- Location in Volusia County and the state of Florida
- Coordinates: 29°00′58″N 81°20′04″W﻿ / ﻿29.01611°N 81.33444°W
- Country: United States
- State: Florida
- County: Volusia

Area
- • Total: 2.15 sq mi (5.57 km^{2})
- • Land: 2.15 sq mi (5.57 km^{2})
- • Water: 0 sq mi (0.00 km^{2})
- Elevation: 52 ft (16 m)

Population (2020)
- • Total: 3,908
- • Density: 1,818.0/sq mi (701.93/km^{2})
- Time zone: UTC-5 (Eastern (EST))
- • Summer (DST): UTC-4 (EDT)
- ZIP code: 32720
- Area code: 386
- FIPS code: 12-76087
- GNIS feature ID: 2403001

= West DeLand, Florida =

West DeLand, also spelled West De Land, is a census-designated place (CDP) in Volusia County, Florida, United States. The population was 3,908 at the 2020 census.

==Geography==

According to the United States Census Bureau, the CDP has a total area of 6.1 sqkm, all land.

==Demographics==

Historical population
| Census | Pop. | Note | %± |
| 2020 | 3,908 |  | — |
U.S. Decennial Census

===2020 census===
As of the 2020 census, West DeLand had a population of 3,908. The median age was 41.2 years. 22.2% of residents were under the age of 18 and 18.9% of residents were 65 years of age or older. For every 100 females there were 89.1 males, and for every 100 females age 18 and over there were 86.6 males age 18 and over.

97.8% of residents lived in urban areas, while 2.2% lived in rural areas.

There were 1,481 households in West DeLand, of which 30.3% had children under the age of 18 living in them. Of all households, 47.7% were married-couple households, 17.6% were households with a male householder and no spouse or partner present, and 25.6% were households with a female householder and no spouse or partner present. About 23.8% of all households were made up of individuals and 10.6% had someone living alone who was 65 years of age or older.

There were 1,568 housing units, of which 5.5% were vacant.

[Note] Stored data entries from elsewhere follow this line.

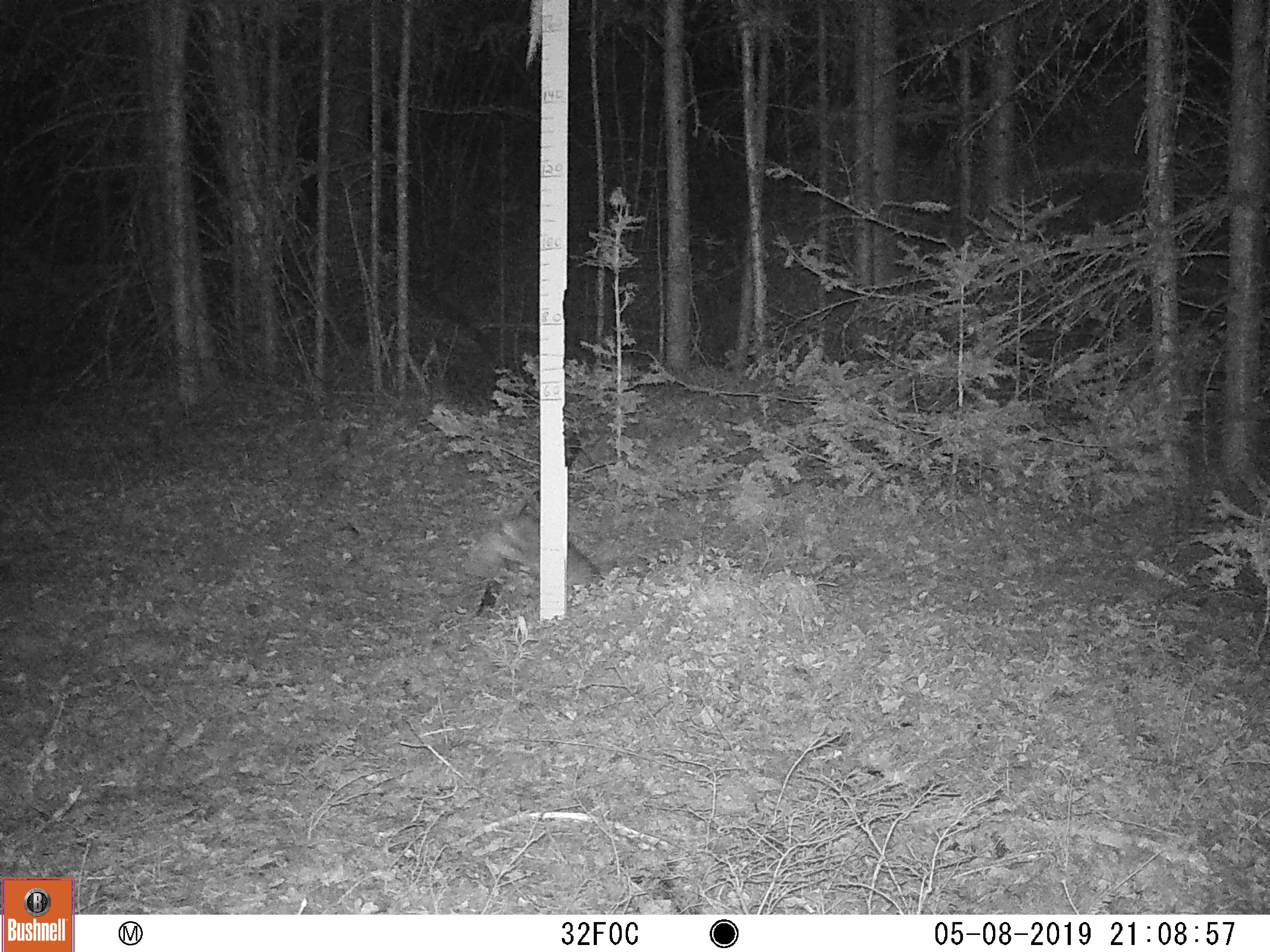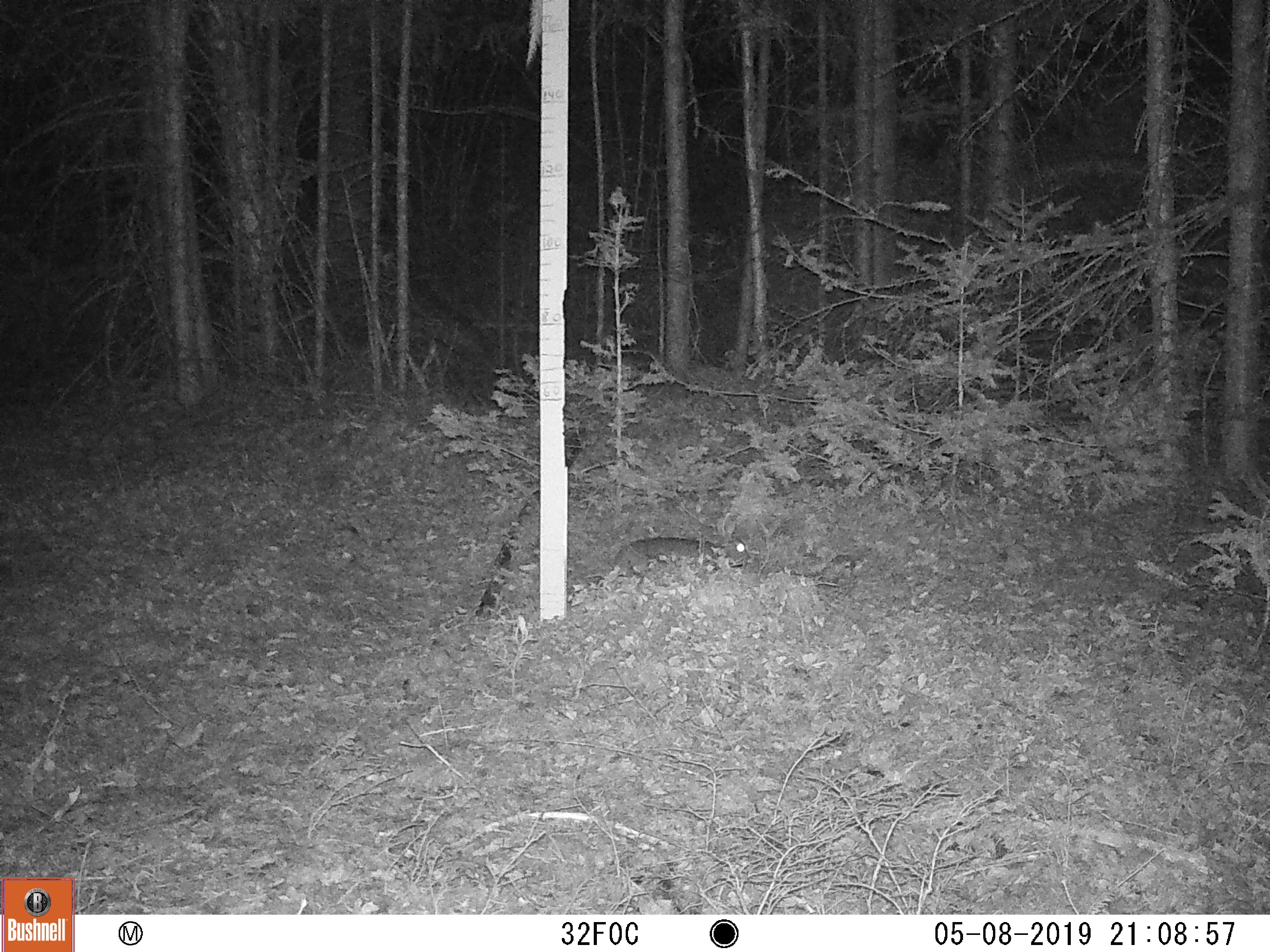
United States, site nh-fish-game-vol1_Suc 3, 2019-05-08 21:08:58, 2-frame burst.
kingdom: Animalia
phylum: Chordata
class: Mammalia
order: Lagomorpha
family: Leporidae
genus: Lepus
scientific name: Lepus americanus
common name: snowshoe hare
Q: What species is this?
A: Snowshoe hare (Lepus americanus).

The homeowner vacancy rate was 1.6% and the rental vacancy rate was 6.7%.

Racial composition as of the 2020 census
| Race | Number | Percent |
|---|---|---|
| White | 2,876 | 73.6% |
| Black or African American | 272 | 7.0% |
| American Indian and Alaska Native | 28 | 0.7% |
| Asian | 43 | 1.1% |
| Native Hawaiian and Other Pacific Islander | 2 | 0.1% |
| Some other race | 164 | 4.2% |
| Two or more races | 523 | 13.4% |
| Hispanic or Latino (of any race) | 655 | 16.8% |

===2000 census===
As of the census of 2000, there were 3,424 people, 1,283 households, and 934 families residing in the CDP. The population density was 565.0/km^{2} (1,465.0/mi^{2}). There were 1,342 housing units at an average density of 221.4/km^{2} (574.2/mi^{2}). The racial makeup of the CDP was 88.70% White, 6.57% African American, 0.20% Native American, 0.55% Asian, 2.63% from other races, and 1.34% from two or more races. Hispanic or Latino of any race were 6.45% of the population.

There were 1,283 households, out of which 32.4% had children under the age of 18 living with them, 55.1% were married couples living together, 12.5% had a female householder with no husband present, and 27.2% were non-families. 22.0% of all households were made up of individuals, and 10.1% had someone living alone who was 65 years of age or older. The average household size was 2.65 and the average family size was 3.05.

In the CDP, the population was spread out, with 25.3% under the age of 18, 7.4% from 18 to 24, 28.0% from 25 to 44, 24.4% from 45 to 64, and 14.9% who were 65 years of age or older. The median age was 38 years. For every 100 females, there were 97.9 males. For every 100 females age 18 and over, there were 93.0 males.

The median income for a household in the CDP was $36,832, and the median income for a family was $40,560. Males had a median income of $29,145 versus $21,902 for females. The per capita income for the CDP was $19,496. About 4.8% of families and 9.4% of the population were below the poverty line, including 13.0% of those under age 18 and 9.5% of those age 65 or over.